***** 选读文本 *****
91. Decode Ways

原题目:

A message containing letters from A-Z is being encoded to numbers using the following mapping:

‘A‘ -> 1
‘B‘ -> 2
...
‘Z‘ -> 26

Given an encoded message containing digits, determine the total number of ways to decode it.

For example,
Given encoded message "12", it could be decoded as "AB" (1 2) or "L" (12).

The number of ways decoding "12" is 2.

题解:

这道题需要我们求一个由数字组成的字符串可以有多少种编码方式。

可以用动态规划来解这个问题,定义状态f(n)为“从开始到第i个字符组成的子串能够有多少种编码方式”。假设要解码的字符串为s,可以推断出这样的规律:

  1. 如果s[i]可以解码成单独的一个字母,也就是说s[i]是不为0的数字,那f(n)就等于f(n-1)(相当于前n-1个字符都按照特定的方式解码了,那最后一个字符也就固定了)
  2. 如果s[i-1]与s[i]组成的双位数字可以解码为单独的一个字母,也就是他们组成的双位数大于0且小于27,那f(n)就等于f(n-2)(相当于前n-2个字符都按照特定的方式解码了,最后两位数当成是一个固定的组合)
  3. 如果同时存在上述的两种情况,那f(n) = f(n-1) + f(n-2)
*****
» 练习任务
1. 请照原样抄写选读文本中从“The number of”到“两位数当成是一个固定的组合)”的部分,首尾两处文字都要包括在内。
2. 列出选读文本的映射表里明确写出的所有字母及其对应的数字。
完成这些任务无需用到任何条目。
***** 原始数据 *****
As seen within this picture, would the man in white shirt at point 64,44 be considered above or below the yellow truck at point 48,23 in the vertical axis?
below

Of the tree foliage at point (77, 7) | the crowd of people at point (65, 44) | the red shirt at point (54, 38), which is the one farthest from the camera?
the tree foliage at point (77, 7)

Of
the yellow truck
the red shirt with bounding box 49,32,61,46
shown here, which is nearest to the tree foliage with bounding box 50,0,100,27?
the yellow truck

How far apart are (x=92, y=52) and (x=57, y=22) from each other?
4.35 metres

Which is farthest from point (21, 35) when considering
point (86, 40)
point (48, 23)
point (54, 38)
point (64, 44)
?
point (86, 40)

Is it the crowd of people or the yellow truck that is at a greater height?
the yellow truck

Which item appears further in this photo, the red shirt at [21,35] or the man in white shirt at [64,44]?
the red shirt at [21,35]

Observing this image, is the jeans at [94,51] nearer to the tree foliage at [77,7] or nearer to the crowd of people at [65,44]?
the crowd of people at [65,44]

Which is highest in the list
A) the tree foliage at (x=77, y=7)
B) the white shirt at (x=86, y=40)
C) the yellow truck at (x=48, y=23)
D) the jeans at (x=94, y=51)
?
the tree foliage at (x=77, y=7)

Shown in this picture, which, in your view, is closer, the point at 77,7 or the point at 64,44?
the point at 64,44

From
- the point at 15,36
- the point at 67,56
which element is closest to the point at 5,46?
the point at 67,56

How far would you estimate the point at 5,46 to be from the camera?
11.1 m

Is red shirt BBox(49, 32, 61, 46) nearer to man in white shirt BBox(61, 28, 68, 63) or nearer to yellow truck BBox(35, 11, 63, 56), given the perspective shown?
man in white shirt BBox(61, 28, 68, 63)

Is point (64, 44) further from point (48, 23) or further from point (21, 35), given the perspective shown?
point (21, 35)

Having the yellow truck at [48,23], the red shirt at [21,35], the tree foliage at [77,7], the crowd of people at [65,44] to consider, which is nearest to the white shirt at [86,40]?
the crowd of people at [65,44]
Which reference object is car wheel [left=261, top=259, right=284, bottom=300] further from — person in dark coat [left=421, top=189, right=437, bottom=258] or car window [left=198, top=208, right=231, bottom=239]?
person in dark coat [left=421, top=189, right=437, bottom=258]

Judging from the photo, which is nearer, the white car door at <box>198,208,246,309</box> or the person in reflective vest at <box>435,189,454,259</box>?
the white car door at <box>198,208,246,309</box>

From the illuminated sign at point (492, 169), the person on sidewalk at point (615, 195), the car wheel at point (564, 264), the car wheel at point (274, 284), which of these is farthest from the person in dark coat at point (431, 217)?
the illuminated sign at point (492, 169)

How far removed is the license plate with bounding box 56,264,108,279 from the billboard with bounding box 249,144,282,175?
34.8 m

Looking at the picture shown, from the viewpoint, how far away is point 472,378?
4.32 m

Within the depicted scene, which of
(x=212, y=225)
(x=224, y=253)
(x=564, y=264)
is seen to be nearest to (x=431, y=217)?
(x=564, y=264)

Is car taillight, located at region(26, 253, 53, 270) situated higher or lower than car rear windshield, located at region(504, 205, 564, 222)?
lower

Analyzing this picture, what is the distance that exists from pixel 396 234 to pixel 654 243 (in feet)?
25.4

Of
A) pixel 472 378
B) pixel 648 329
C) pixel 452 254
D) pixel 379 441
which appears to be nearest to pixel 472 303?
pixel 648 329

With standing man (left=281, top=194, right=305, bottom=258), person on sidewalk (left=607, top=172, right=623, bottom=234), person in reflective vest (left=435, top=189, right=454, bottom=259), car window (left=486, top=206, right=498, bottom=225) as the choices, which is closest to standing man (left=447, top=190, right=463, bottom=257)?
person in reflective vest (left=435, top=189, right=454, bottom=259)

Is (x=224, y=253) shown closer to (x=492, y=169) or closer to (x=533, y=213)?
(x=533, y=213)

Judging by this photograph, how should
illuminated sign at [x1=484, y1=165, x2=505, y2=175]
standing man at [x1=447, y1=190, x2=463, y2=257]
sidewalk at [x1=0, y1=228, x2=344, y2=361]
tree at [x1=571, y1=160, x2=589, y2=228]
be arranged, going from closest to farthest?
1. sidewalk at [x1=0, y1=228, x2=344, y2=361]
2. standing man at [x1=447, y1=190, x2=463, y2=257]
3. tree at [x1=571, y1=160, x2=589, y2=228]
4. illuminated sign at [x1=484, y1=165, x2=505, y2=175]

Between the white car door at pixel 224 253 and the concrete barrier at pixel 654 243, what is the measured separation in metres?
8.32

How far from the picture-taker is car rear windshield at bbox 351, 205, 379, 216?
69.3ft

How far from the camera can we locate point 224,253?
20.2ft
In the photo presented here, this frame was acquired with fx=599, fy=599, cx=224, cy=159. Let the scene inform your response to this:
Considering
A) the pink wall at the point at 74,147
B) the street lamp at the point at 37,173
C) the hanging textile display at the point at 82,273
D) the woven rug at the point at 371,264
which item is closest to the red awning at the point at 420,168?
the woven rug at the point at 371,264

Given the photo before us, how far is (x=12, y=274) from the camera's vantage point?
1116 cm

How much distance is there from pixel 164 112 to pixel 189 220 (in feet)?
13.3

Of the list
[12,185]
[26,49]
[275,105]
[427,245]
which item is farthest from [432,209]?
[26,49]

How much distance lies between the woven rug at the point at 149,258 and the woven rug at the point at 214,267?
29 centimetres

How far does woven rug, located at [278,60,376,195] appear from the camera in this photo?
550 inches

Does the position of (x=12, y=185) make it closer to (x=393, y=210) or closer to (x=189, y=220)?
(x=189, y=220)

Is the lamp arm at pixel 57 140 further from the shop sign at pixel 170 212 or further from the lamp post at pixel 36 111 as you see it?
*****
» 参考答案
1.
The number of ways decoding "12" is 2.

题解:

这道题需要我们求一个由数字组成的字符串可以有多少种编码方式。

可以用动态规划来解这个问题,定义状态f(n)为“从开始到第i个字符组成的子串能够有多少种编码方式”。假设要解码的字符串为s,可以推断出这样的规律:

  1. 如果s[i]可以解码成单独的一个字母,也就是说s[i]是不为0的数字,那f(n)就等于f(n-1)(相当于前n-1个字符都按照特定的方式解码了,那最后一个字符也就固定了)
  2. 如果s[i-1]与s[i]组成的双位数字可以解码为单独的一个字母,也就是他们组成的双位数大于0且小于27,那f(n)就等于f(n-2)(相当于前n-2个字符都按照特定的方式解码了,最后两位数当成是一个固定的组合)

2.
‘A‘ -> 1
‘B‘ -> 2
‘Z‘ -> 26